First the poetry then the comics. In my Comics Out 26 July 2006 post I forgot to tell you to pick up Douglas Rushkoff and Liam Sharp's first Testament collection, "Akedah" (Vertigo/DC Comics). It comes well recommended, with blurbs from Forward Weekly and Grant Morrison on the front cover, a blurb from Variety on the back cover, and, on the splash title page, blurbs from Ain't It Cool News, Entertainment Weekly, Columbus Alive!, Robert Anton Wilson, Geoff Klock, and the Comics Buyer's Guide, in that order. "Bible scholar brains meet cyberpunk-superhero brawn! Explosive!" was my contribution, and I was pleased to see my name and my blurb right next to a blurb from the author of the Illuminatus! trilogy. Go check it out. I will be blogging about Testament shortly.

Thursday, July 27, 2006

In Defense of Ally McBeal

Let's start with a youtube clip from Ally McBeal -- James Marsden (X-Men, Superman Returns) sings "The Lady is a Tramp."

I know why everyone hated this show but I think it had a lot going for it and wanted to offer a defense of it on a single point. David E. Kelley is the only guy working to keep the genre of the American Musical alive after it got eaten by Disney cartoons. Mulin Rouge was fun, but a dead end (it took that kind of pastiche about as far as it's going to go). Ally McBeal attempted to keep the whole thing fresh, and injected life into the genre by fusing it with the weekly legal drama, and by incorporating the singing into the narrative.
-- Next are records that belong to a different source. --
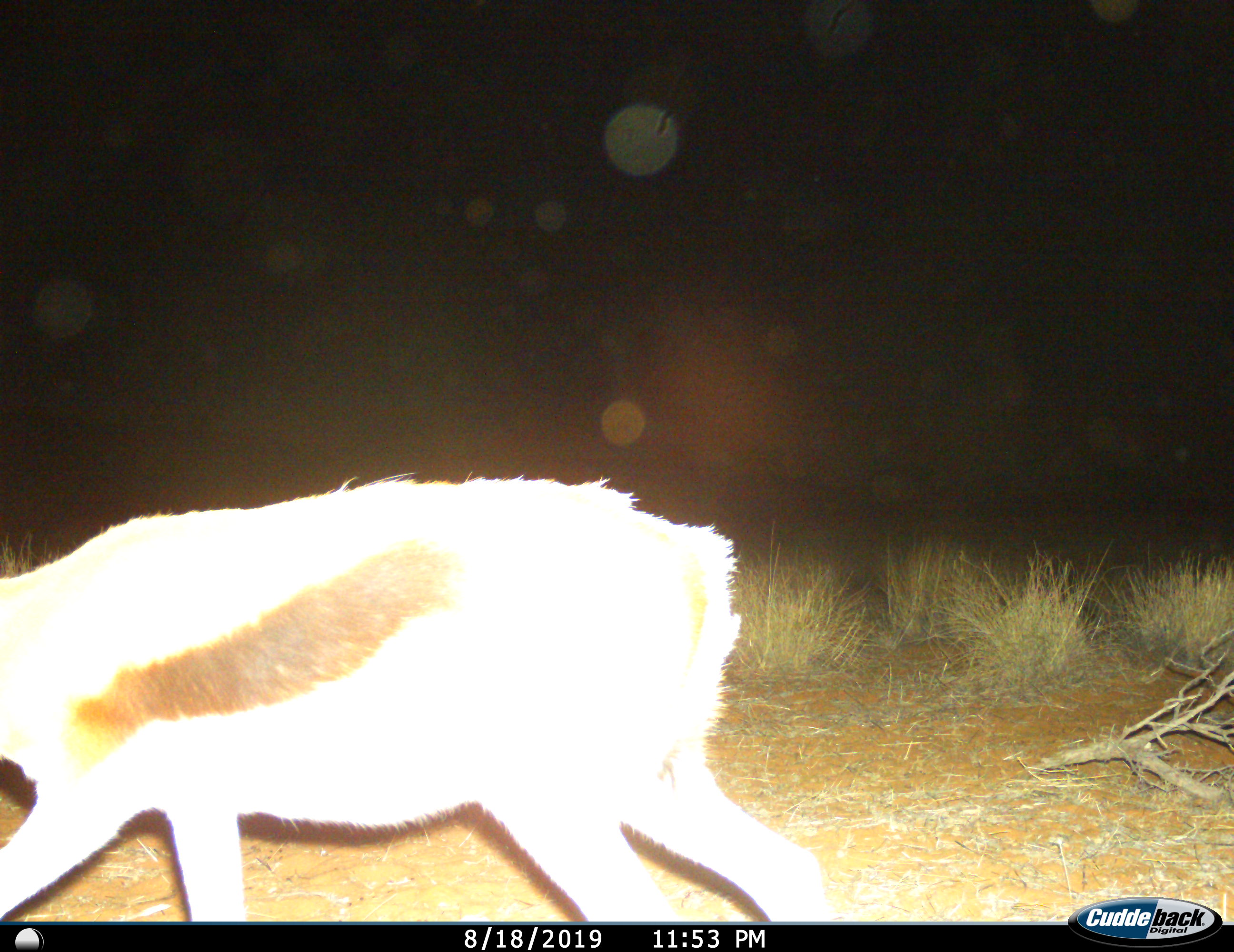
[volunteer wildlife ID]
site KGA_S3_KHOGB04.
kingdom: Animalia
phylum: Chordata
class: Mammalia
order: Artiodactyla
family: Bovidae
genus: Antidorcas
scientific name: Antidorcas marsupialis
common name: springbok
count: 1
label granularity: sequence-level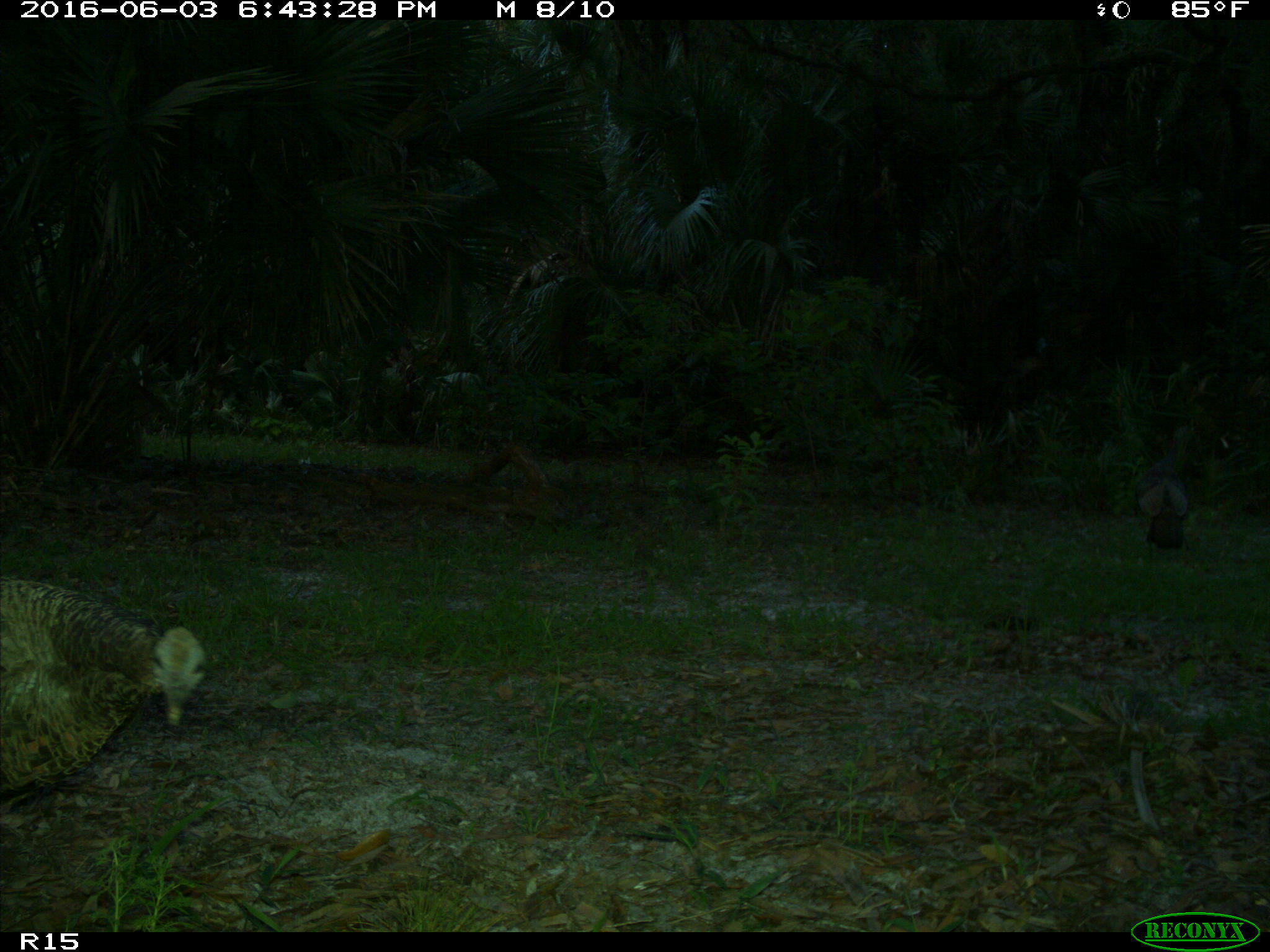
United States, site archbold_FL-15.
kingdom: Animalia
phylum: Chordata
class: Aves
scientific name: Aves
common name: birds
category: unidentified bird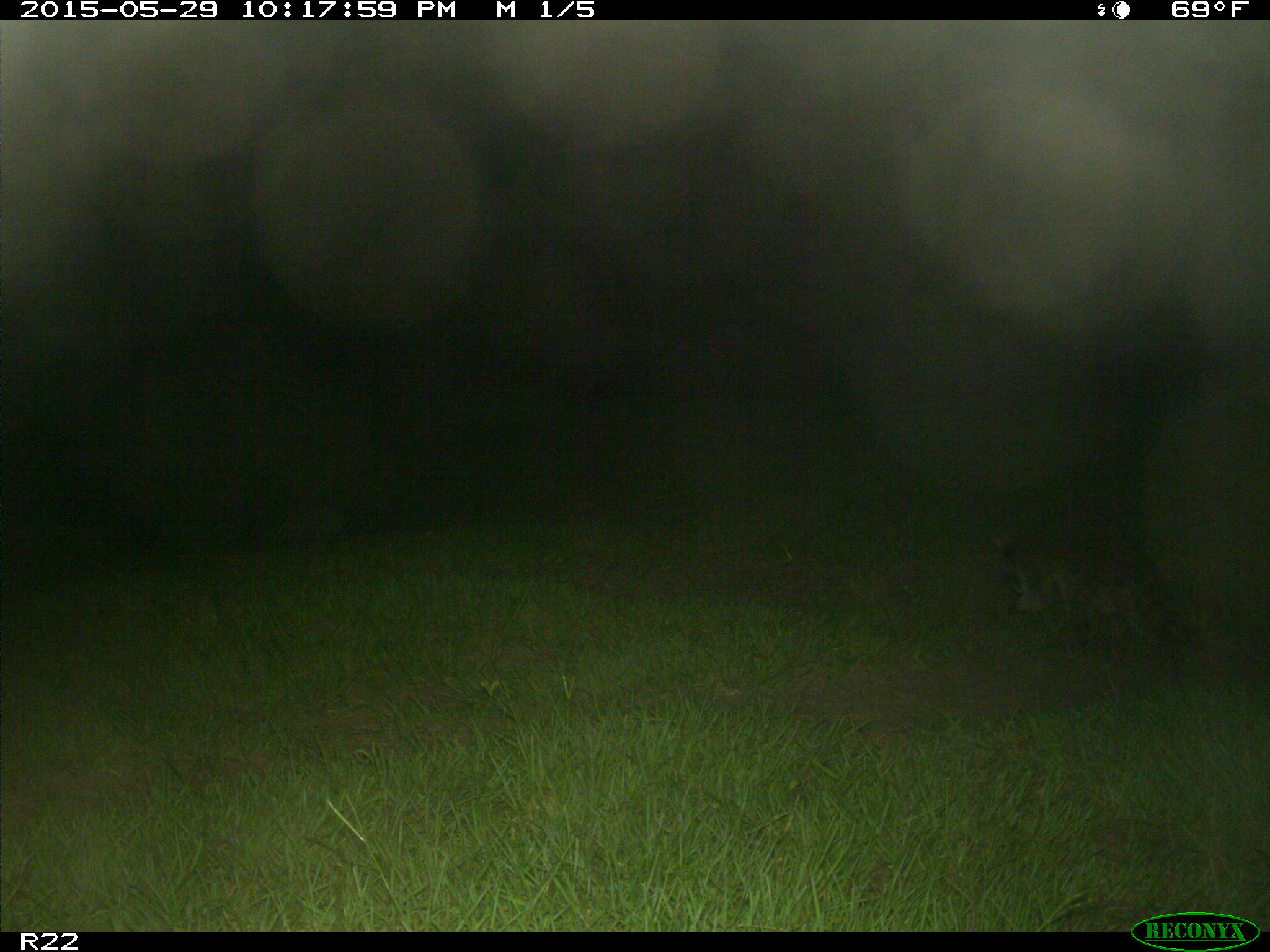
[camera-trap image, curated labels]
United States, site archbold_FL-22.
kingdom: Animalia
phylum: Chordata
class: Mammalia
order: Artiodactyla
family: Bovidae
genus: Bos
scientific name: Bos taurus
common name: domestic cow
Bos taurus (domestic cow).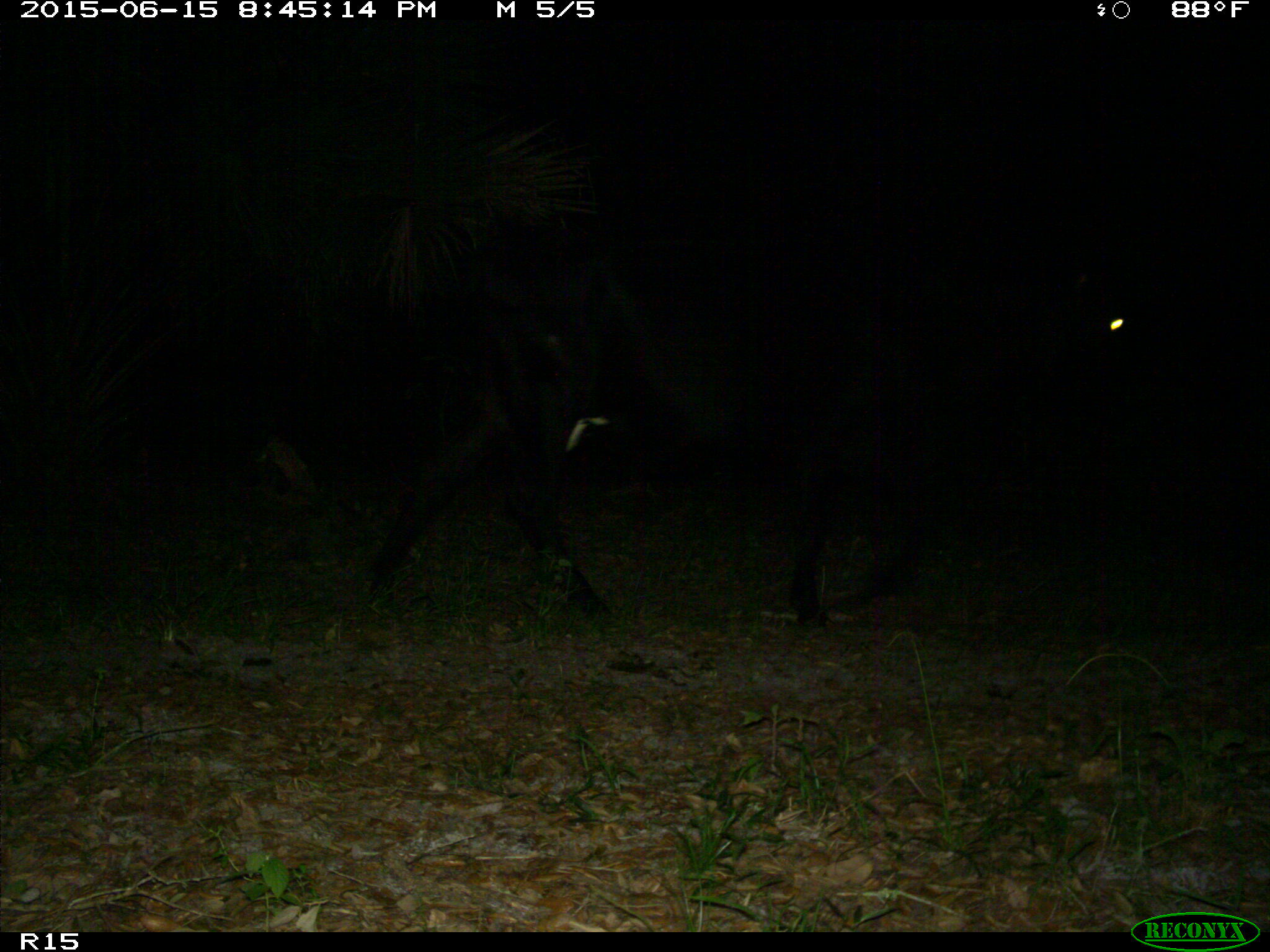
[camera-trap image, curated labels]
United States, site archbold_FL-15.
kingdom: Animalia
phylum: Chordata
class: Mammalia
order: Artiodactyla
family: Bovidae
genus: Bos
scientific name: Bos taurus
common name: domestic cow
Bos taurus (domestic cow).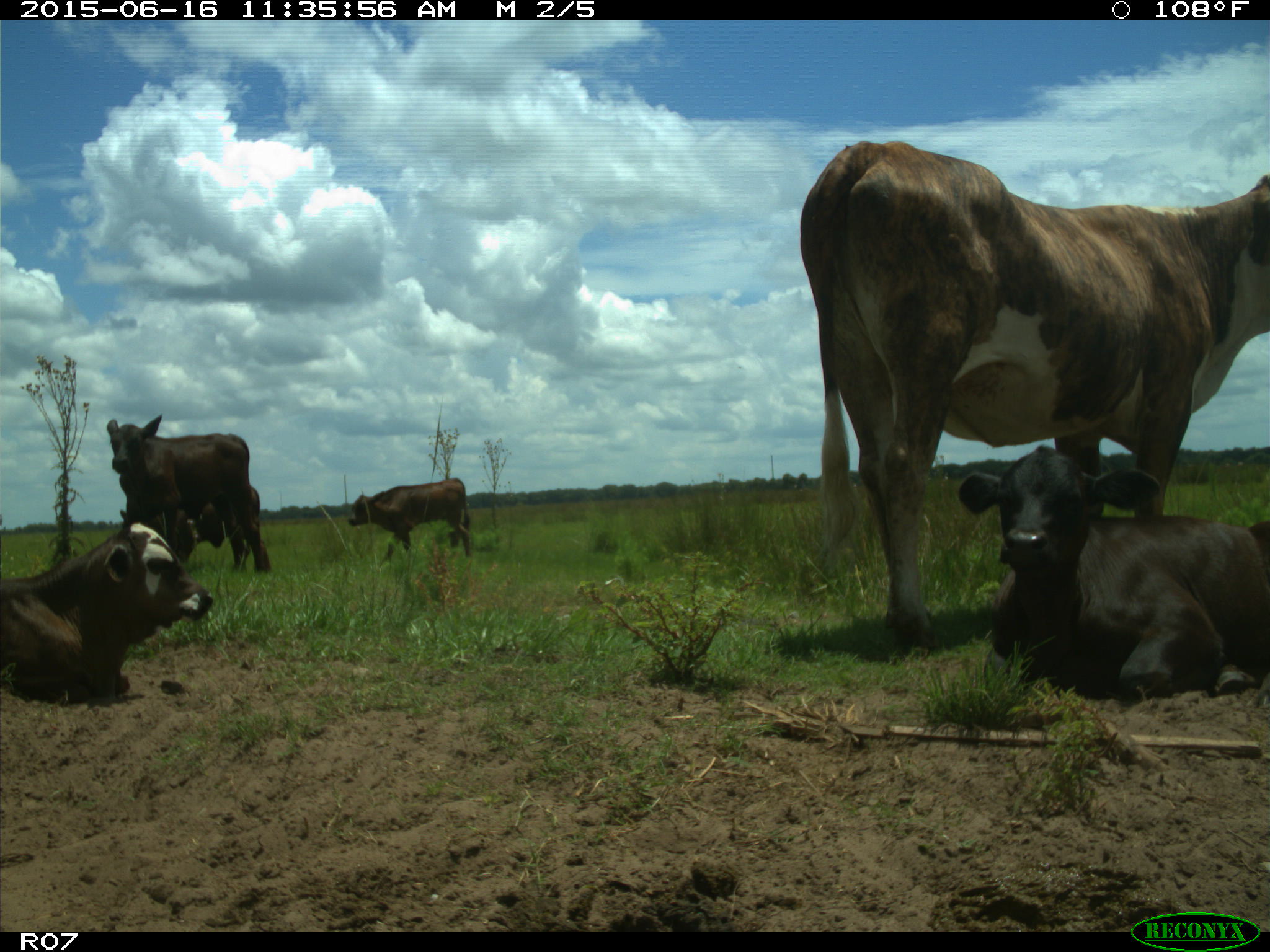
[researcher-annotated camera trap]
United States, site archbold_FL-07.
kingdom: Animalia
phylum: Chordata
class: Mammalia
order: Artiodactyla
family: Bovidae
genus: Bos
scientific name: Bos taurus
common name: domestic cow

His twist is that, rather than using song as a kind of metaphor for an inner state, Kelley's characters are aware that they are singing -- at their after-work bar, in a hallucination, in their fantasy life, in a church choir, as part of a courtroom demonstration. Kelley had earlier failed to keep the musical alive in his short-lived bomb Cop Rock, but he did a much better job here creating the kind of whimsical background necessary to justify constant singing. His characters are romantics who prefer illusion to cold reality. His favorite senario -- here, on Picket Fences, on Boston Legal, on all his shows -- is the quirky, half charming mentally ill person who may get more out of life than so called normal people. Taking song seriously becomes, in the show, the imagination defending itself against a universe of death, as in the poems of Wallace Stevens.

Wednesday, July 26, 2006

Comics Out 26 July 2006

Bachalo's X-Men is out this week along with the first issue of Grant Morrison's run on Batman. And comics news this week is too much to handle with Newsarama's coverage of San Diego Comic-con. I have not had a chance to read everything, but the Depak Chopra / Grant Morrison event looked good. My friend Alex Su was good enough to send me the link to the video. Morrison's comments on his upcoming Wildcats and Authority runs were more than interesting. The Futurist was there -- getting people to see his film and promoting itsallinyourhands.com -- and he may have a few things to add. Anyone else -- reading the reports or who was there in person -- should sift through the info and tell us what we should notice.

And don't miss the Hellboy animated site, which launched this week.